▶ [What to work on]: When you reach the line containing "简单素描】 学到来~ (分享自", start transcribing exactly and continue through the last line of the data, skipping every picture.

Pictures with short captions
###
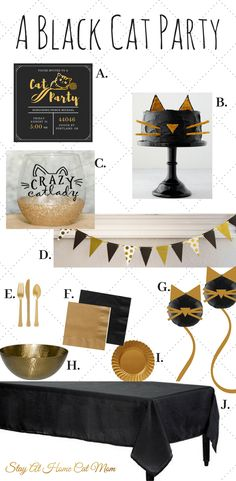 A black cat themed party!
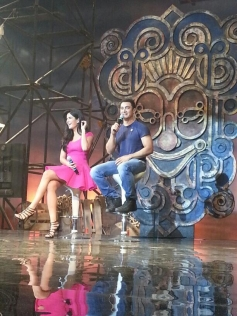 Aamir Khan and Katrina Kaif during the launch of title song of Dhoom 3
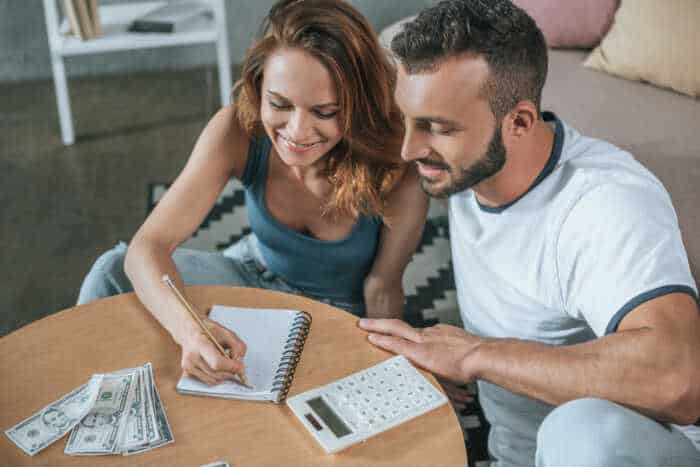 Negotiate bills for quick cash when you need money desperately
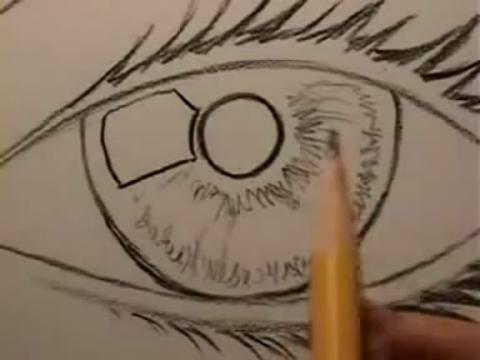 【手绘画教程-如何画逼真眼睛 简单素描】 学到来~ (分享自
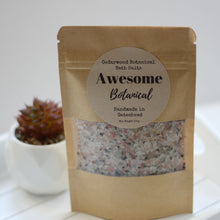 Load image into Gallery viewer, Cedarwood Botanical Bath Salts.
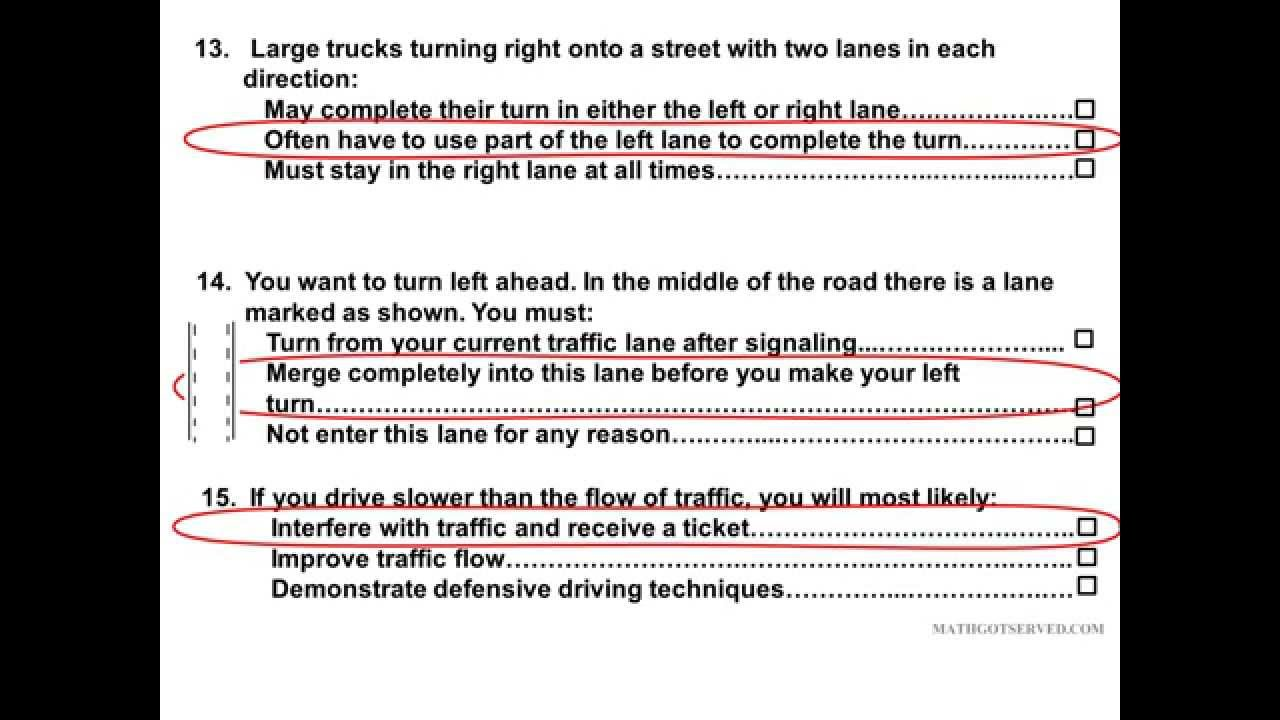2019 DMV Learners Permit Test Part 5 Pass get your license released  questions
###
▶ [Solution for this problem]:
 【手绘画教程-如何画逼真眼睛 简单素描】 学到来~ (分享自
 Load image into Gallery viewer, Cedarwood Botanical Bath Salts.
2019 DMV Learners Permit Test Part 5 Pass get your license released  questions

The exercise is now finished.